The multiplier shows that if the percentage of men and women in the room who make questionable remarks to the other sex is equal, then the average number of sexist remarks experienced by members of one party scales by the square of the proportion of the offending party to the other.

==Mathematical formulation==

Gent defined the multiplier in the following terms:

With 20% women the gender ratio is 1:4. So there are 4 times as many men to make sexist remarks, so 4 times as many sexist remarks are made to women as to men. But there are 4 times fewer women to receive sexist remarks, so each individual woman is four times as likely to receive a given remark than an individual man is. These effects multiply, so in this example the mean number of sexist remarks per woman is 16 times the number per man. This holds in general, so with a gender ratio of 1:r, women will receive r² times as many sexist remarks as men.

The Petrie multiplier corresponds to Lanchester's square law in battle and predator–prey dynamics.

==Expanded model==

The model assumes that men and women are equally sexist. Further, each sexist remark made by a man is assumed to randomly target one of the women and vice versa. A more complex analysis published in the Journal of Physics A modeled heterogeneous levels of sexism by assuming each person to make sexist remarks according to an independent Poisson process, maintaining the assumption that each sexist remark is directed to an individual of the opposite sex. Under these conditions the Petrie multiplier takes the form cr^{1 + ϵ}, 0 ≤ ϵ ≤ 1.

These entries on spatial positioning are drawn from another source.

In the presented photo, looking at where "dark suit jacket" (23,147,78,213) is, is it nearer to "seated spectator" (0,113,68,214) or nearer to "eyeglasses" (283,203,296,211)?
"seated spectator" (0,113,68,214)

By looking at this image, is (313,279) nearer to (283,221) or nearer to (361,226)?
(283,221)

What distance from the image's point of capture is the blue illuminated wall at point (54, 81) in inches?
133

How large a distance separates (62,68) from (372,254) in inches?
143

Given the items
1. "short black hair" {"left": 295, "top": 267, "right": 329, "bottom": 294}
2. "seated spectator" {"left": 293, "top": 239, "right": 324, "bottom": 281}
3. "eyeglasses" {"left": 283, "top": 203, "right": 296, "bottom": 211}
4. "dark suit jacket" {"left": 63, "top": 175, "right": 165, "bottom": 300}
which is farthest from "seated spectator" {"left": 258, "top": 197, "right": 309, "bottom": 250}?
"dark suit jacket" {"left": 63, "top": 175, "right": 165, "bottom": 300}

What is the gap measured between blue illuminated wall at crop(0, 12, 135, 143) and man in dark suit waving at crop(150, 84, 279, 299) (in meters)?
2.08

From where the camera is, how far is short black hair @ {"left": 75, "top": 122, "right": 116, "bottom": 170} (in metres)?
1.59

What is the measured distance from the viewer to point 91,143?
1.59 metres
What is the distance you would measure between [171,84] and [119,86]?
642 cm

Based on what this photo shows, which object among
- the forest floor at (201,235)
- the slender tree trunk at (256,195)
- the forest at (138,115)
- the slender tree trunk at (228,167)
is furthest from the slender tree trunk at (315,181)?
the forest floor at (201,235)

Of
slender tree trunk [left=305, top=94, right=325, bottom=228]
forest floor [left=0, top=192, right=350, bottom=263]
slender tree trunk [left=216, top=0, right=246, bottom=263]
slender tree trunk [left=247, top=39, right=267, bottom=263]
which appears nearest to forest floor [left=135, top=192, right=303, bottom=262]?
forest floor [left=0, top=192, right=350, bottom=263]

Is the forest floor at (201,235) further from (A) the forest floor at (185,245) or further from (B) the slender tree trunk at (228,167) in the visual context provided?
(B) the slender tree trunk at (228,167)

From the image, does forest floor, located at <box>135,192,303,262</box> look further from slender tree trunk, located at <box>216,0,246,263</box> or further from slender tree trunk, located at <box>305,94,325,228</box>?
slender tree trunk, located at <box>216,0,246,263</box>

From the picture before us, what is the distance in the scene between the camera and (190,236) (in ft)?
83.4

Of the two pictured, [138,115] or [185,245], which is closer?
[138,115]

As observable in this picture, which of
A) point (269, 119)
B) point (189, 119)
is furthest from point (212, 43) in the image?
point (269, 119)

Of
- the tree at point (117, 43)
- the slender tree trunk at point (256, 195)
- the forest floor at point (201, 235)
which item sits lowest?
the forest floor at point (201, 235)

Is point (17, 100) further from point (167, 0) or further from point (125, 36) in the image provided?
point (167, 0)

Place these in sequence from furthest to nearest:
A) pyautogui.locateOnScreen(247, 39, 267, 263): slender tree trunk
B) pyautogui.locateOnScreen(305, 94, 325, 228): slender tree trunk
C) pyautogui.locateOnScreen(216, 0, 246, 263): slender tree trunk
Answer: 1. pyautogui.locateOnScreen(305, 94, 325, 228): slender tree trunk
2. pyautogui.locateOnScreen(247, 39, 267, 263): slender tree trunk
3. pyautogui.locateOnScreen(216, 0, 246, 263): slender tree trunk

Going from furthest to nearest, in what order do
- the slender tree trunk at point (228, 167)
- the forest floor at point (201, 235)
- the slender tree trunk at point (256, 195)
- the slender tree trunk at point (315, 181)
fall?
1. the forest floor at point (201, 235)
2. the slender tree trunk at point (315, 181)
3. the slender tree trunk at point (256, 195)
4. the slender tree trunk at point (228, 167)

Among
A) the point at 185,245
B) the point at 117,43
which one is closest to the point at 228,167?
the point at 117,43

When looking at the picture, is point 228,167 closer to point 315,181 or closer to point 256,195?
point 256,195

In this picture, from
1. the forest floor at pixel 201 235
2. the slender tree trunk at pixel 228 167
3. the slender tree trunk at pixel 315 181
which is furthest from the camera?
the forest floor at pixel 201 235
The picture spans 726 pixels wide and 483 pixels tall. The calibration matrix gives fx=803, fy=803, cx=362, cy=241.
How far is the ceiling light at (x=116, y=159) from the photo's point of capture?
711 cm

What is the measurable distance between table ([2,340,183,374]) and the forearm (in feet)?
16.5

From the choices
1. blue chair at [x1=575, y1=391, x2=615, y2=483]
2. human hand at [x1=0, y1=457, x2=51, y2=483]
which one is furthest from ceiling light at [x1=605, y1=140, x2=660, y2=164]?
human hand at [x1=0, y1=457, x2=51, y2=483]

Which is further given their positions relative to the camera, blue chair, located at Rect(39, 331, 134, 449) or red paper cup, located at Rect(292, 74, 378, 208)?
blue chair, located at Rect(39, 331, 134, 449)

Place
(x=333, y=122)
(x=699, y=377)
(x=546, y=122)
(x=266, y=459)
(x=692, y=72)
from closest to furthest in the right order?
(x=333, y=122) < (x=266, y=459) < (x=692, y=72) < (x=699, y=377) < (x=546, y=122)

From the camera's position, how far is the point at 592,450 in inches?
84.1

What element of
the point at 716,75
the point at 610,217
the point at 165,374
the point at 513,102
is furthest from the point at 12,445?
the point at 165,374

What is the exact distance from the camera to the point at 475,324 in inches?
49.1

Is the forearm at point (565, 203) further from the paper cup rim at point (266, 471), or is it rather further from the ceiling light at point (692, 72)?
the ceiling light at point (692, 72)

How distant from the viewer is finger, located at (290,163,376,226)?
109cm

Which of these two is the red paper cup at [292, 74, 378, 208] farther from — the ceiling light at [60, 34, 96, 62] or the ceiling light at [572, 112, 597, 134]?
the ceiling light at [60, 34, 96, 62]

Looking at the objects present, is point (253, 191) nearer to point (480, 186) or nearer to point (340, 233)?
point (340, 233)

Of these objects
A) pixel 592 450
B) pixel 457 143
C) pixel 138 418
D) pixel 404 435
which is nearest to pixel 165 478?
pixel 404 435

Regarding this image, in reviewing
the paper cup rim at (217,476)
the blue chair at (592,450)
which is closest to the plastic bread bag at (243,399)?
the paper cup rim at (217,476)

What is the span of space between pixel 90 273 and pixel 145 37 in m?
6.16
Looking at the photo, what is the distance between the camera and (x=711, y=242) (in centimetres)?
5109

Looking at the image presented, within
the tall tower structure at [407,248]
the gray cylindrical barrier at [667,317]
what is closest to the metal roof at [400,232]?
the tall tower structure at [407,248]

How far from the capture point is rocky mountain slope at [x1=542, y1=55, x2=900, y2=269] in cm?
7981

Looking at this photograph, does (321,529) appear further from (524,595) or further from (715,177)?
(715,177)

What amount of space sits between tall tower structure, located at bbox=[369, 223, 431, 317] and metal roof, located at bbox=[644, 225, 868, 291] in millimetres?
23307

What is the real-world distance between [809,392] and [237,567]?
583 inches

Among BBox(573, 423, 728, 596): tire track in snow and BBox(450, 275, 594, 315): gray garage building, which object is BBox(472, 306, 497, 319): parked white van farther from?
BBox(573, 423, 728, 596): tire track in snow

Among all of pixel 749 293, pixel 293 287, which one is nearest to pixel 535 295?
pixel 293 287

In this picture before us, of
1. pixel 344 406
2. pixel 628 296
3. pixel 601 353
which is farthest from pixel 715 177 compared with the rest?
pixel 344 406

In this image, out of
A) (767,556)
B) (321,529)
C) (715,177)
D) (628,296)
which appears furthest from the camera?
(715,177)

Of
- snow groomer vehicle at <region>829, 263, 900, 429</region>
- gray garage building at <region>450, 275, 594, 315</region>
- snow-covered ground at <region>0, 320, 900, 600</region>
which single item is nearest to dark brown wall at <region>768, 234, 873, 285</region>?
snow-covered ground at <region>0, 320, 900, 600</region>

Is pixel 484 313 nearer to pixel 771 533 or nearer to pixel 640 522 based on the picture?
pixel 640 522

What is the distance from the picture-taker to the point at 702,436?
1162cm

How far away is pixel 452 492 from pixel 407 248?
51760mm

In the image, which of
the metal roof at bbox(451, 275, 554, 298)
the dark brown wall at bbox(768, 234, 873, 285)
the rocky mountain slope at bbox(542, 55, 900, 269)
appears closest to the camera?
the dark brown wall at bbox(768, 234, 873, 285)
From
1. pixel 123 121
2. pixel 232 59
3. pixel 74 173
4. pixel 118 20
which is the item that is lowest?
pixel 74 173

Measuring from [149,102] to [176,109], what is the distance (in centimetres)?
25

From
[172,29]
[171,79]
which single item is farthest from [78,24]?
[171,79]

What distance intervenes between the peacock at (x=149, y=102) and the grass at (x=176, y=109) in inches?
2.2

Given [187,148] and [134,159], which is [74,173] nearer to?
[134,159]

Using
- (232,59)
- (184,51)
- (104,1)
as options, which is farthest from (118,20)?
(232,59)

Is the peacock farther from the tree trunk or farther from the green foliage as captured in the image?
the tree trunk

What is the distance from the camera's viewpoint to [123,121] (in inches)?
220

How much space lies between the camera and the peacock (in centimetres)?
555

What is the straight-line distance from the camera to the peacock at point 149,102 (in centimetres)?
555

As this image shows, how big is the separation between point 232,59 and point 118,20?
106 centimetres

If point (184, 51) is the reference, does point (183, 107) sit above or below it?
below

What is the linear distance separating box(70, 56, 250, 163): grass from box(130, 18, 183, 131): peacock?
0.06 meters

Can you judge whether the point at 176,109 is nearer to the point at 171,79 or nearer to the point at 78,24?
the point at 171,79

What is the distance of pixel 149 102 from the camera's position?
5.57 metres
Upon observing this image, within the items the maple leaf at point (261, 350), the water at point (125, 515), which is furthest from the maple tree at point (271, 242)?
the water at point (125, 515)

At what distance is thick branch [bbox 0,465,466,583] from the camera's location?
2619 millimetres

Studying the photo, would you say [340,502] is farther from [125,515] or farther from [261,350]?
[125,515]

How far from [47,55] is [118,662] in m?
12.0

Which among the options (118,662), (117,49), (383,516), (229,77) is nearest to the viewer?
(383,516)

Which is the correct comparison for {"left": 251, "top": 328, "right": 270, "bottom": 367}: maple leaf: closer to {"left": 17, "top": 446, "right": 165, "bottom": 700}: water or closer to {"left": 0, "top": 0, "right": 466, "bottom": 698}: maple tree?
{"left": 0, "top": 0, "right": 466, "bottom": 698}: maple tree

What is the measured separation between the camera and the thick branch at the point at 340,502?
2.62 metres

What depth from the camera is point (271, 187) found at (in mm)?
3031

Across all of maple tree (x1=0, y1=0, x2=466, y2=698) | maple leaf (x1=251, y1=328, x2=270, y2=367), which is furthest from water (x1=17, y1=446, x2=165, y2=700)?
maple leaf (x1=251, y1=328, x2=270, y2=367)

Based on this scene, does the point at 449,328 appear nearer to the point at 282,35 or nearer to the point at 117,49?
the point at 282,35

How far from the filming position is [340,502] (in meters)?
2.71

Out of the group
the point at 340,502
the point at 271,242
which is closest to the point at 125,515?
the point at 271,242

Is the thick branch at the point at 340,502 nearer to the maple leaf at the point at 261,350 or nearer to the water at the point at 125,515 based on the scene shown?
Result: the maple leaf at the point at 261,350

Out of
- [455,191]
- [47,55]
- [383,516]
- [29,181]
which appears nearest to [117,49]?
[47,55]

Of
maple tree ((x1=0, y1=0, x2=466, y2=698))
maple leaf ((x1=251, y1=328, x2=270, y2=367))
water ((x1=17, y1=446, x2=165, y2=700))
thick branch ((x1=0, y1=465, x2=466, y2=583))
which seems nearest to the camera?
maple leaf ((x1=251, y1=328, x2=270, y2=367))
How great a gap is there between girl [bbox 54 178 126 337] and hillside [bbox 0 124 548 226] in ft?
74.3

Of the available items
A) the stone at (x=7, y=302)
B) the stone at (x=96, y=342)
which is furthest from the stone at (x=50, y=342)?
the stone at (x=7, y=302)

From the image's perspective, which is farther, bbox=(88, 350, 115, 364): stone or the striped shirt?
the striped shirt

The Petrie multiplier has not been the subject of any empirical study.
However, one commentator used a Monte Carlo simulation to eliminate the assumption that people have a fixed number of sexist remarks to make, and found that women suffer from overwhelmingly more sexism in an environment where both genders are equally sexist.
Another probabilistic analysis found that the multiplier seemed to hold and suggested that the disparity could be even worse than quadratic.